The water remained fairly calm, and wave conditions were not strong enough to power the hydraulic system. However, the team still demonstrated that it is possible to perform a major drivetrain swap at sea.

This was the first time the team exchanged the systems in open water, providing one of the first data points for in-water operations—in particular, device maintenance—of marine energy technologies. By unhooking the HERO WEC, pulling it onboard the boat, and swapping the component, the team showed what can be done at sea—and what types of maintenance activities are not ideal to perform on the water.

"I think the biggest success for us is that we built a device that survived," Jenne said. "When the wave conditions were rough, the HERO WEC stayed attached and did exactly what it was supposed to do without any failures. We did have to tune the system, but that's expected for a system that had never been in actual waves before. Other than that, everything went very smoothly, and the device performed how we had anticipated."

Now that the research team has initial data on the HERO WEC, they will make that WEC data publicly available and work toward solutions for communities that need access to both fresh water and reliable, clean energy.

"A big challenge in wave energy is access to validated designs and proven solutions. And as a national lab, we can make this information more accessible," said Ben McGilton, an engineer for NREL's water power portfolio who helped design and build the electric power take-off system. "The really exciting thing about the HERO WEC project is that we're making everything open source, meaning that any team or developer will be able to hopefully learn from the effort itself, particularly in terms of the challenges we overcame, approach to both the hydraulic and electrical system, and designing a system that can meet highly fluctuating extreme conditions."

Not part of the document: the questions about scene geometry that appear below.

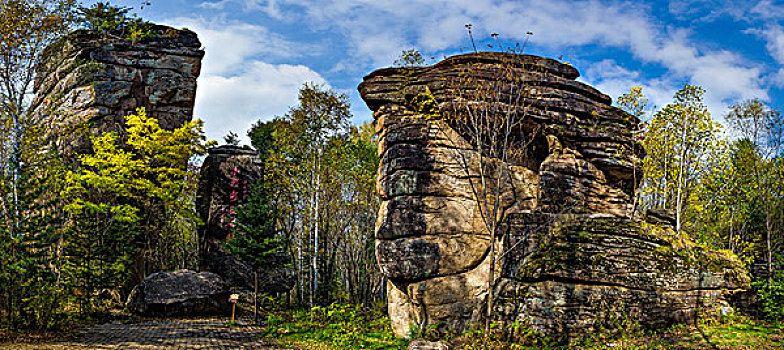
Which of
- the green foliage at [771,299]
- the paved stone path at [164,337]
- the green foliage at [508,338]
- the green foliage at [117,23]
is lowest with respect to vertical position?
the paved stone path at [164,337]

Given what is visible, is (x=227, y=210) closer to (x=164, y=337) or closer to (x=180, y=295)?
(x=180, y=295)

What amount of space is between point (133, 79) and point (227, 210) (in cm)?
1097

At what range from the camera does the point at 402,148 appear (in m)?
17.9

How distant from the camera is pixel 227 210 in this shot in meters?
29.7

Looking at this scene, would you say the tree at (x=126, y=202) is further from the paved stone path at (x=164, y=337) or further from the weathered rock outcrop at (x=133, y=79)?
the paved stone path at (x=164, y=337)

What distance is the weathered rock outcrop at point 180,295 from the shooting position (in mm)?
22625

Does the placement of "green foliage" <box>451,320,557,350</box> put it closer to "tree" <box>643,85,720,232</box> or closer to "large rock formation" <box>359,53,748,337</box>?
"large rock formation" <box>359,53,748,337</box>

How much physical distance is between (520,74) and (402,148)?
4833 mm

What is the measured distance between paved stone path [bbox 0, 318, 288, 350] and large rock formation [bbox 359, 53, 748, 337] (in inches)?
228

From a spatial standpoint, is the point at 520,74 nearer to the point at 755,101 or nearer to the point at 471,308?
the point at 471,308

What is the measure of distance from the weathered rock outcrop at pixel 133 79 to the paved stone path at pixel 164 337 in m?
16.0

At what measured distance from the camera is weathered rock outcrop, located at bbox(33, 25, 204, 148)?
31.2m

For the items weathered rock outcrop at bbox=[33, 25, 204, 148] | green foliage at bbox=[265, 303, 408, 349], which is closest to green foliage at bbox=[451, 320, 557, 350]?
green foliage at bbox=[265, 303, 408, 349]

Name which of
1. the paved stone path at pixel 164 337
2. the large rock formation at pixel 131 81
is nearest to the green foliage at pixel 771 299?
the paved stone path at pixel 164 337
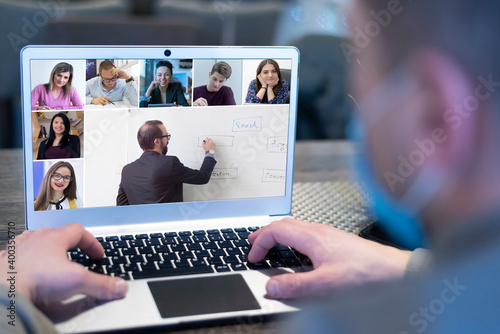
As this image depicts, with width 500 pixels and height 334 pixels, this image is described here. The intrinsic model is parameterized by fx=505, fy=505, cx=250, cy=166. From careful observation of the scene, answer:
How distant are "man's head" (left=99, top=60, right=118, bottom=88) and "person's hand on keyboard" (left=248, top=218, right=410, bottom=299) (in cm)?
33

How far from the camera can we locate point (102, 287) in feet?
2.01

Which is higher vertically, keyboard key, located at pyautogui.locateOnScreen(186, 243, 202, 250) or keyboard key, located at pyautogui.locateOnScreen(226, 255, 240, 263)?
keyboard key, located at pyautogui.locateOnScreen(186, 243, 202, 250)

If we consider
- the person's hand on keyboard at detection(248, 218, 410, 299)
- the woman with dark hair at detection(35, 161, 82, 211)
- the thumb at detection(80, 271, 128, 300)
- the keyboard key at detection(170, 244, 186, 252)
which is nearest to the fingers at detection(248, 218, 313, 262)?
the person's hand on keyboard at detection(248, 218, 410, 299)

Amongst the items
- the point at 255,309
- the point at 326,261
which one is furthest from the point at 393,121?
the point at 255,309

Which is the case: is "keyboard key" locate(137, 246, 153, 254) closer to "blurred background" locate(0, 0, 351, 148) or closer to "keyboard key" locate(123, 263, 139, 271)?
"keyboard key" locate(123, 263, 139, 271)

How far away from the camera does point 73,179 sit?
31.9 inches

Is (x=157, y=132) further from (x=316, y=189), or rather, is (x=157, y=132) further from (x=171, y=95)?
(x=316, y=189)

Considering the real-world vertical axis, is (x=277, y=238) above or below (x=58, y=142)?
below

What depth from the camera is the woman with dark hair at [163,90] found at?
2.71ft

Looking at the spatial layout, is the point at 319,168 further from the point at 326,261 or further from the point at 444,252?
the point at 444,252

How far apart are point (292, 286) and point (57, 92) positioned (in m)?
0.47

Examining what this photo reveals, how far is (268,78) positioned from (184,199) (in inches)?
10.1

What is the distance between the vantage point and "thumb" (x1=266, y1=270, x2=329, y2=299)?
0.64 m

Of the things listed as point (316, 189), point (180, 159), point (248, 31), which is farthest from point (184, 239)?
point (248, 31)
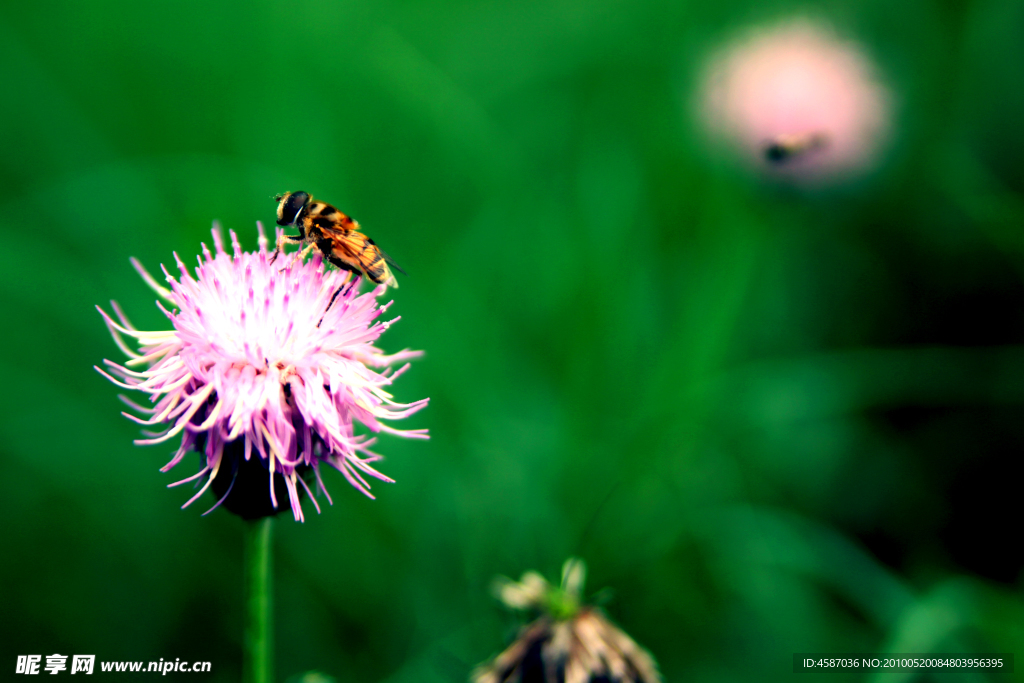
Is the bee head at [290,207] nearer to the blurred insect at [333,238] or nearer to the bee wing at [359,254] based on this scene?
the blurred insect at [333,238]

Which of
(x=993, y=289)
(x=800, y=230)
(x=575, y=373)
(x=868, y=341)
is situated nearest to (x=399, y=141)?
(x=575, y=373)

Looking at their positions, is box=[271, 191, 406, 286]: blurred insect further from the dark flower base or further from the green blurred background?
the green blurred background

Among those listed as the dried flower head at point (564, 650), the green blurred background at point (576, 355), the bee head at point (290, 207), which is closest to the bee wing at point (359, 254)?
the bee head at point (290, 207)

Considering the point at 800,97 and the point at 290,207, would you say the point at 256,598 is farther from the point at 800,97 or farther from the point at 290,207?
the point at 800,97

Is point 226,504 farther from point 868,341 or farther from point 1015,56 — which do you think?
point 1015,56

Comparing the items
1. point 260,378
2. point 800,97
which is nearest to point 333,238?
point 260,378

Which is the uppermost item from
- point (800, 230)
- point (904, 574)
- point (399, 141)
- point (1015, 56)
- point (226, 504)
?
point (399, 141)

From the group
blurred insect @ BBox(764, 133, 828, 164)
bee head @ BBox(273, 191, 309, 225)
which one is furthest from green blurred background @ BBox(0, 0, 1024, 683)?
bee head @ BBox(273, 191, 309, 225)
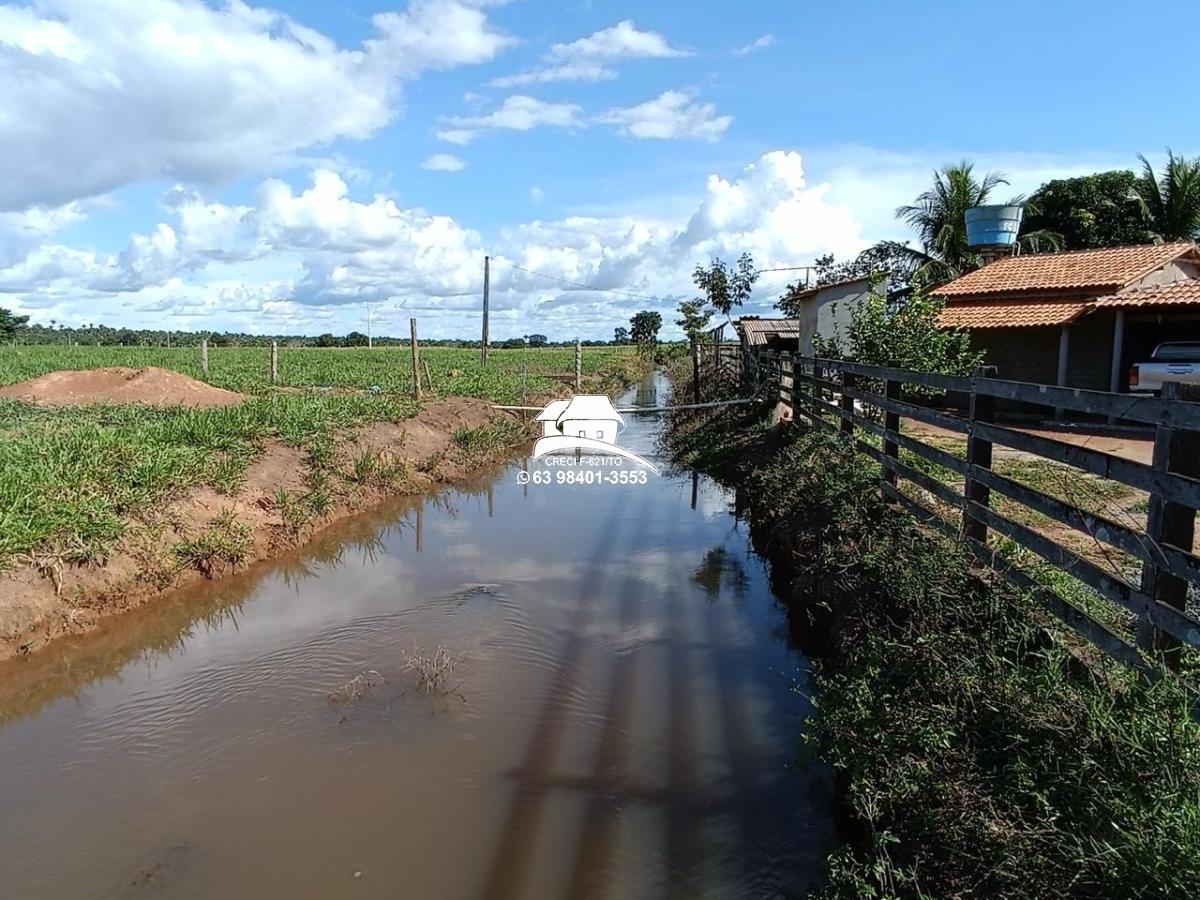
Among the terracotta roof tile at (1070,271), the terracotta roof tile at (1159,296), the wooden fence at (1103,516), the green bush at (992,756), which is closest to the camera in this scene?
the green bush at (992,756)

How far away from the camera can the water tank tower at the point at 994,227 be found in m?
19.6

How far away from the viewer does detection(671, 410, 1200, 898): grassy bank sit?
91.3 inches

In making this information widely available, the NREL research team hopes that other marine energy experts will continue to iterate on their work, making these technologies more available and affordable.

"I think this information is going to have a huge impact because access to water is going to become more and more challenging," McGilton said. "The sooner we can get these types of systems out there, the sooner we can improve access to both clean water and clean energy."

Now, the team will focus on gaps identified during the second deployment, like comparing different charge controllers and quantifying how efficiently they perform. The team also plans to improve other components that make up the HERO WEC's electrical system before deploying it again next summer. As the team works to further complete NREL's research on wave-powered desalination, they will continue to publicly publish new findings, data points, and design changes or upgrades. Iterating on the HERO WEC design and sharing the evolving research will be critical to advancing marine renewable energy technologies—making them more reliable, resilient, and affordable.